# Introduction

This competition is hosted by the third largest insurance company in Brazil: Porto Seguro with the task of predicting the probability that a driver will initiate an insurance claim in the next year.

This notebook will aim to provide some interactive charts and analysis of the competition data by the way of the Python visualization library Plot.ly and hopefully bring some insights and beautiful plots that others can take and replicate.

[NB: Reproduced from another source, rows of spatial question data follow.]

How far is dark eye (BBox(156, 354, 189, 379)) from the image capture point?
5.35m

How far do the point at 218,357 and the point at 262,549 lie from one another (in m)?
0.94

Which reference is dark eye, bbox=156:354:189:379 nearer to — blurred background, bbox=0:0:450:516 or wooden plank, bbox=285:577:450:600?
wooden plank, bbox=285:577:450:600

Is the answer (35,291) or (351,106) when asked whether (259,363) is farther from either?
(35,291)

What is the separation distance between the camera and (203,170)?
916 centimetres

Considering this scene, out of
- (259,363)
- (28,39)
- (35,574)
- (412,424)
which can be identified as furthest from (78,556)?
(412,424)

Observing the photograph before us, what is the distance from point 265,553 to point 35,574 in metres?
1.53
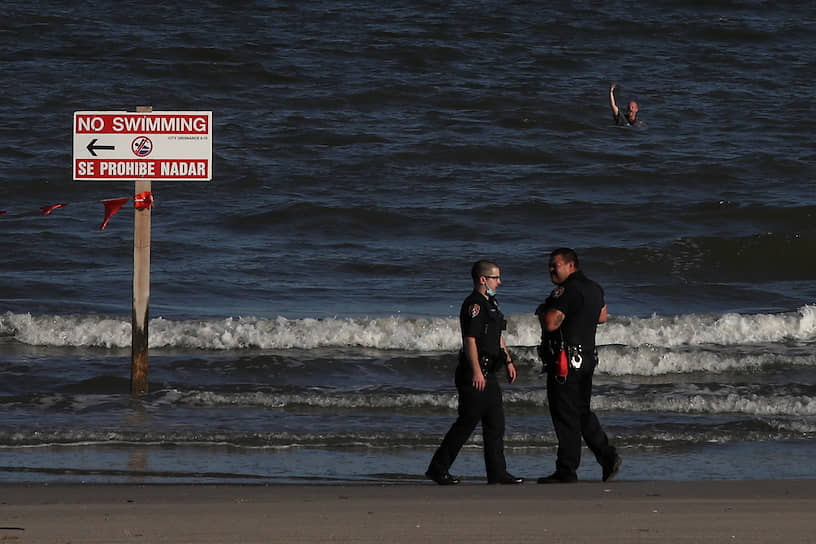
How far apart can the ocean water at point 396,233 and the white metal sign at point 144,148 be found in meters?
1.90

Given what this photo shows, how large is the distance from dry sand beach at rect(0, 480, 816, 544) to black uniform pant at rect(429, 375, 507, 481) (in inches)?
9.7

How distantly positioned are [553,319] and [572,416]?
61 cm

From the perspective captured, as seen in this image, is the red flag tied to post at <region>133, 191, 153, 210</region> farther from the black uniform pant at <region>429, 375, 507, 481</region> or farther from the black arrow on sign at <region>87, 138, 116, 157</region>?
the black uniform pant at <region>429, 375, 507, 481</region>

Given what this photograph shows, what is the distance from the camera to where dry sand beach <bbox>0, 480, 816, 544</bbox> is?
607 centimetres

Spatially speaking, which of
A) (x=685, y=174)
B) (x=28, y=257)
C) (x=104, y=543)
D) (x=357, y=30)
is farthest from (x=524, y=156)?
(x=104, y=543)

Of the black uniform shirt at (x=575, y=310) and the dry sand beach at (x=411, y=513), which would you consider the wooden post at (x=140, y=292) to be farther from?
the black uniform shirt at (x=575, y=310)

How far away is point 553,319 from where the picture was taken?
299 inches

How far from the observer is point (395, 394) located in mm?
10555

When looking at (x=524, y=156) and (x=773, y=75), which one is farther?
(x=773, y=75)

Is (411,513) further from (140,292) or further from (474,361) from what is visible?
(140,292)

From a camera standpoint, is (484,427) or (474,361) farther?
(484,427)

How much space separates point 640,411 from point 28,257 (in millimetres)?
10766

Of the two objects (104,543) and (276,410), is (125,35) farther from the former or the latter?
(104,543)

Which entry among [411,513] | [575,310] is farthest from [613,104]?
Answer: [411,513]
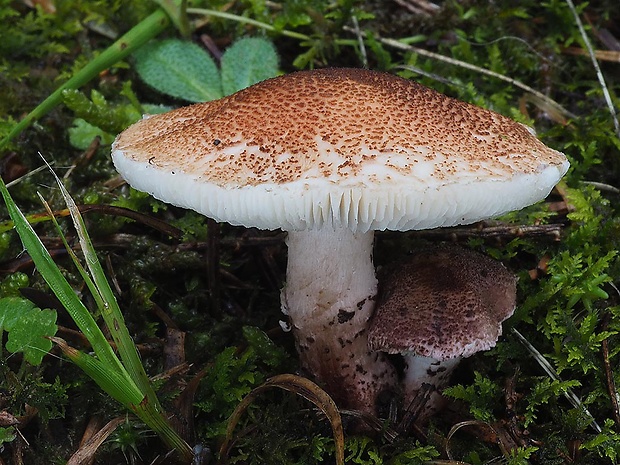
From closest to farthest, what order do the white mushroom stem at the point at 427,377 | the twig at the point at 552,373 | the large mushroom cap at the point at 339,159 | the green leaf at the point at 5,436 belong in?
the large mushroom cap at the point at 339,159 < the green leaf at the point at 5,436 < the twig at the point at 552,373 < the white mushroom stem at the point at 427,377

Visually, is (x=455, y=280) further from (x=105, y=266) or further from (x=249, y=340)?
(x=105, y=266)

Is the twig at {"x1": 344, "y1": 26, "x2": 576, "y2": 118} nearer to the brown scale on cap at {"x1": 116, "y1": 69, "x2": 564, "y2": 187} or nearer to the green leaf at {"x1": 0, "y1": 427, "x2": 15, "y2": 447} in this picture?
the brown scale on cap at {"x1": 116, "y1": 69, "x2": 564, "y2": 187}

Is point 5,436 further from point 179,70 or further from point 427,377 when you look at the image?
point 179,70

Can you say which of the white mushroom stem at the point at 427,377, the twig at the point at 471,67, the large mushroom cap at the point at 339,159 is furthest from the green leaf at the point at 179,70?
the white mushroom stem at the point at 427,377

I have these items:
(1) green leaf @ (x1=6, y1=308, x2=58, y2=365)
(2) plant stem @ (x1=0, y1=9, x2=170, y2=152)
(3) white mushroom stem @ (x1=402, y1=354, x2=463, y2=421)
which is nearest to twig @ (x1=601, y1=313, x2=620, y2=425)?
(3) white mushroom stem @ (x1=402, y1=354, x2=463, y2=421)

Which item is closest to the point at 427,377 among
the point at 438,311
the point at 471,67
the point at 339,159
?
the point at 438,311

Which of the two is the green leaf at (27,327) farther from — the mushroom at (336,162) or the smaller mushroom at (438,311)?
the smaller mushroom at (438,311)
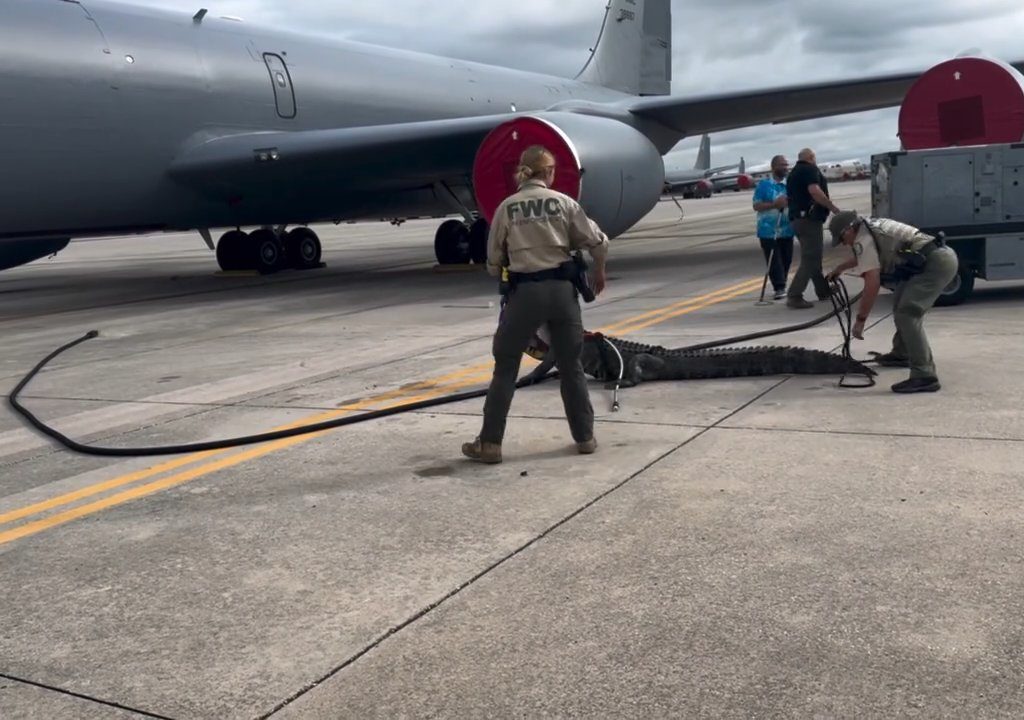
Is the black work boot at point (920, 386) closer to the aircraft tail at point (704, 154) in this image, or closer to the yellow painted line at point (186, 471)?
the yellow painted line at point (186, 471)

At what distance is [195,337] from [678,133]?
31.7ft

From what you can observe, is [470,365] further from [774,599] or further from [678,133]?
[678,133]

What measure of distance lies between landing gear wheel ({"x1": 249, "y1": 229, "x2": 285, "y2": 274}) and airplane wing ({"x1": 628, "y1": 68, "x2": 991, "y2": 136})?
22.6 feet

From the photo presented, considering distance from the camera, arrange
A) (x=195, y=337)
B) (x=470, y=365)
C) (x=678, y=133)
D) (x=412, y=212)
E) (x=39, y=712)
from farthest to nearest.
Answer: (x=412, y=212) < (x=678, y=133) < (x=195, y=337) < (x=470, y=365) < (x=39, y=712)

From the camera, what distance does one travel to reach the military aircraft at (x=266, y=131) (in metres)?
11.9

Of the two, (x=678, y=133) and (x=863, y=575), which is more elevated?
(x=678, y=133)

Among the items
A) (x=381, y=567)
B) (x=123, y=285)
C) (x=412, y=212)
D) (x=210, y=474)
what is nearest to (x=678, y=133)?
(x=412, y=212)

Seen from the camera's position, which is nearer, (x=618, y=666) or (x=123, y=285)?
(x=618, y=666)

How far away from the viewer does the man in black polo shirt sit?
10.3 metres

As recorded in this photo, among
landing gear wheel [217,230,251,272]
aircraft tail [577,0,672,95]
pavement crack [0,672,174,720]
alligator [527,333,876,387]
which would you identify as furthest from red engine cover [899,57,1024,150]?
aircraft tail [577,0,672,95]

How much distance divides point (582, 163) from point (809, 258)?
3005 mm

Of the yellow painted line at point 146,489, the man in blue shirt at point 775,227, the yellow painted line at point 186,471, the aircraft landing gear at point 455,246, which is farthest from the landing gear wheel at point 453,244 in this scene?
the yellow painted line at point 146,489

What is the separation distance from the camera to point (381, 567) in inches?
147

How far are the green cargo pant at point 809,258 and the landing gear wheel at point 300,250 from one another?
10913 mm
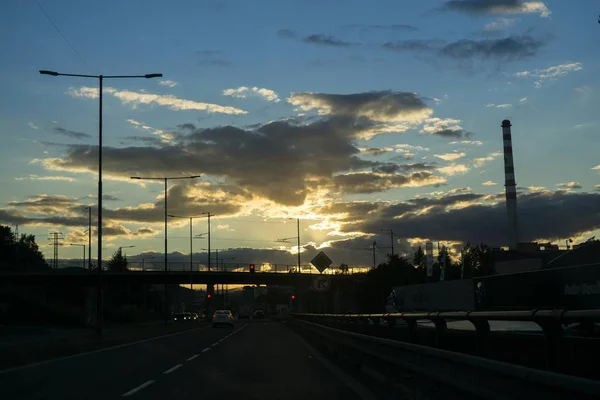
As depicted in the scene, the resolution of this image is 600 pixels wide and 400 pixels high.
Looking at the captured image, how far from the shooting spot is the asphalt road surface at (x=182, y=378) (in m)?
13.2

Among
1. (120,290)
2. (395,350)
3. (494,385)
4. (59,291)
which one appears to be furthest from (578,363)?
(120,290)

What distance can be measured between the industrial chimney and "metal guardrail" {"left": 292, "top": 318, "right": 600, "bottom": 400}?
267ft

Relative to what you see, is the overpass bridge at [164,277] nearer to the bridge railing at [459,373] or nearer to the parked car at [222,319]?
the parked car at [222,319]

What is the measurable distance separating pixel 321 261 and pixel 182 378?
13796mm

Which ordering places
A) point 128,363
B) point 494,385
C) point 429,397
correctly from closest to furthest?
point 494,385 → point 429,397 → point 128,363

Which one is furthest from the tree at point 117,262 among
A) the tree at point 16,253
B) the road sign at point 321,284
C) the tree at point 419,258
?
the road sign at point 321,284

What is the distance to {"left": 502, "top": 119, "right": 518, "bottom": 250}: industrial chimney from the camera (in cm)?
9450

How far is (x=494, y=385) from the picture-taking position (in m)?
6.79

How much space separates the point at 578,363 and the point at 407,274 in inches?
3881

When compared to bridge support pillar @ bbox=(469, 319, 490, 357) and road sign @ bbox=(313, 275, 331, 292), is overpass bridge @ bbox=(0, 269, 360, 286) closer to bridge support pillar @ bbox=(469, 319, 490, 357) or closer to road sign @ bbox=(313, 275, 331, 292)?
road sign @ bbox=(313, 275, 331, 292)

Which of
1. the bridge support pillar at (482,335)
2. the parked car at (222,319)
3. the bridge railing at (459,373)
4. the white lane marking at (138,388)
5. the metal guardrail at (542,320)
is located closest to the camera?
the bridge railing at (459,373)

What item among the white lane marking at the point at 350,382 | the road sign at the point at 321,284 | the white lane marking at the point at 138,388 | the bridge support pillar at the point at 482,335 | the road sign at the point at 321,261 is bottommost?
the white lane marking at the point at 350,382

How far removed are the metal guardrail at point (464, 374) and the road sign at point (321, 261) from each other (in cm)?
1152

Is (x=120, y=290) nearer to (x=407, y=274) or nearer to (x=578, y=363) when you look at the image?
(x=407, y=274)
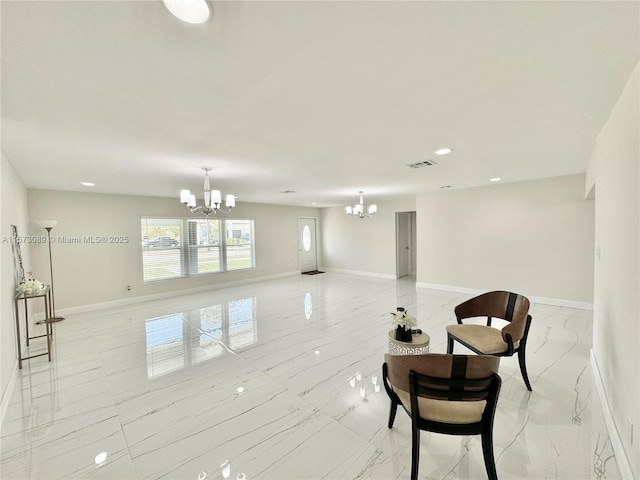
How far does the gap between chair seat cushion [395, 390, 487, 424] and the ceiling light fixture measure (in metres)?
2.24

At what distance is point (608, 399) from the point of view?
2102 mm

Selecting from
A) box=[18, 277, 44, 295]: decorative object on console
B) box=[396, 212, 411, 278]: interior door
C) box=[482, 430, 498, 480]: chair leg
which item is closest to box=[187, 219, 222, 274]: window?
box=[18, 277, 44, 295]: decorative object on console

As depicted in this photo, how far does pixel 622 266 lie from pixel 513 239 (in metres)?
4.00

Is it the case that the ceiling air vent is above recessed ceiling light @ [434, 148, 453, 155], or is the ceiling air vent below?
below

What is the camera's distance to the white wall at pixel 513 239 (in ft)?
15.5

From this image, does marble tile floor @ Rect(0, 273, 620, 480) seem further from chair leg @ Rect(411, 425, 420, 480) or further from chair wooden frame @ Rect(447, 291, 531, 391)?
chair wooden frame @ Rect(447, 291, 531, 391)

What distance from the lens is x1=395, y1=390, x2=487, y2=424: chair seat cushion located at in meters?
1.52

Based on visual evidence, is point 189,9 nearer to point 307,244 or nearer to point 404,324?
point 404,324

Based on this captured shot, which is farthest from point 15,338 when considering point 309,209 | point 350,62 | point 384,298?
point 309,209

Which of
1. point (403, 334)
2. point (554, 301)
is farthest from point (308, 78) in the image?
point (554, 301)

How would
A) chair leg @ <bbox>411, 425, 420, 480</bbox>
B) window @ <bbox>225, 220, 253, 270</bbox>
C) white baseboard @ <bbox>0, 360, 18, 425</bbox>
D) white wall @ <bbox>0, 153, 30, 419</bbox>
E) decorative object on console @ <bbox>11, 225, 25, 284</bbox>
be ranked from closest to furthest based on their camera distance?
chair leg @ <bbox>411, 425, 420, 480</bbox> → white baseboard @ <bbox>0, 360, 18, 425</bbox> → white wall @ <bbox>0, 153, 30, 419</bbox> → decorative object on console @ <bbox>11, 225, 25, 284</bbox> → window @ <bbox>225, 220, 253, 270</bbox>

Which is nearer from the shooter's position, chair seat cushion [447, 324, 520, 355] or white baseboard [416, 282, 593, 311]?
chair seat cushion [447, 324, 520, 355]

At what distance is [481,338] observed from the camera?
97.3 inches

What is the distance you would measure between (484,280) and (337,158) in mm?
4557
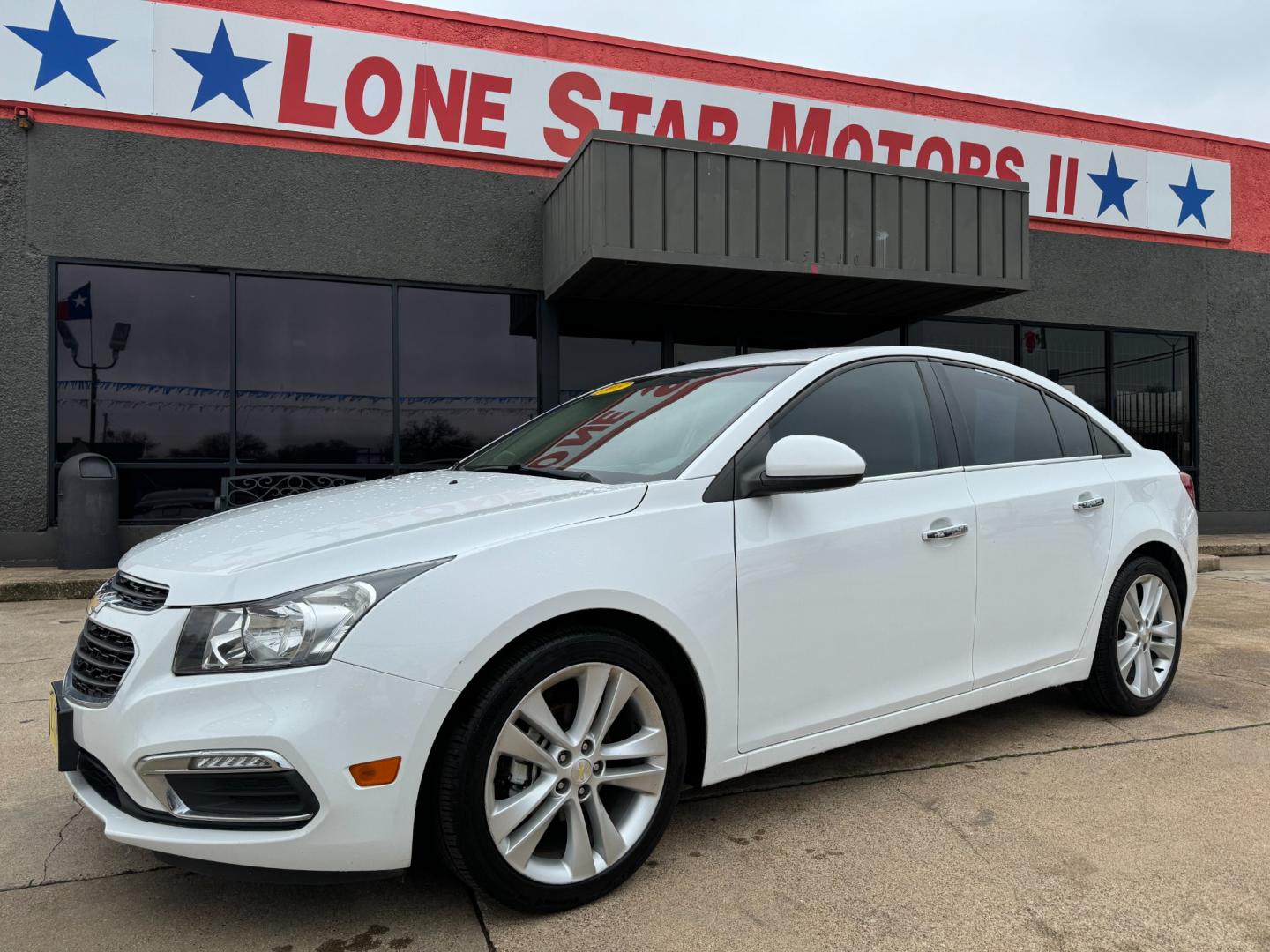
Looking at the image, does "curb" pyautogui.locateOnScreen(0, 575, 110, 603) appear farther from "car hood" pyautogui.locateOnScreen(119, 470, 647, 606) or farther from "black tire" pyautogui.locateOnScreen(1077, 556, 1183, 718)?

Ploy.ly is one of the main products offered by the SW company - Plotly which specializes in providing online graphical and statistical visualizations(charts and dashboards) as well as an API to a whole rich suite of programming languages and tools such as Python, R, Matlab, Node.js etc.

Listed below for easy convenience are links to the various Plotly plots in this notebook:

- Simple horizontal bar plot - Used to inspect the Target variable distribution
- Correlation Heatmap plot - Inspect the correlation between the different features
- Scatter plot - Compare the feature importances generated by Random Forest and Gradient-Boosted model
- Vertical bar plot - List in descending order, the importance of the various features
- 3D Scatter plot

The themes in this notebook can be briefly summarized below:

1. Data Quality Checks - Visualizing and evaluating all missing/Null values (values that are -1)
2. Feature inspection and filtering - Correlation and feature Mutual information plots against the target variable. Inspection of the Binary, categorical and other variables.
3. Feature importance ranking via learning models - Building a Random Forest and Gradient Boosted model to help us rank features based off the learning process.

Let's Go

In [1]:
# Let us load in the relevant Python modules
import matplotlib.pyplot as plt
import numpy as np
import pandas as pd
import plotly.offline as py
import seaborn as sns

py.init_notebook_mode(connected=True)
import warnings
from collections import Counter

import plotly.graph_objs as go
import plotly.tools as tls
from sklearn.feature_selection import mutual_info_classif

warnings.filterwarnings("ignore")

Let us load in the training data provided using Pandas:

In [2]:
train = pd.read_csv("../input/train.csv")
train.head()

Unnamed: 0,id,target,ps_ind_01,ps_ind_02_cat,ps_ind_03,ps_ind_04_cat,ps_ind_05_cat,ps_ind_06_bin,ps_ind_07_bin,ps_ind_08_bin,...,ps_calc_11,ps_calc_12,ps_calc_13,ps_calc_14,ps_calc_15_bin,ps_calc_16_bin,ps_calc_17_bin,ps_calc_18_bin,ps_calc_19_bin,ps_calc_20_bin
0,7,0,2,2,5,1,0,0,1,0,...,9,1,5,8,0,1,1,0,0,1
1,9,0,1,1,7,0,0,0,0,1,...,3,1,1,9,0,1,1,0,1,0
2,13,0,5,4,9,1,0,0,0,1,...,4,2,7,7,0,1,1,0,1,0
3,16,0,0,1,2,0,0,1,0,0,...,2,2,4,9,0,0,0,0,0,0
4,17,0,0,2,0,1,0,1,0,0,...,3,1,1,3,0,0,0,1,1,0


In [3]:
# Taking a look at how many rows and columns the train dataset contains
rows = train.shape[0]
columns = train.shape[1]
print(f"The train dataset contains {rows} rows and {columns} columns")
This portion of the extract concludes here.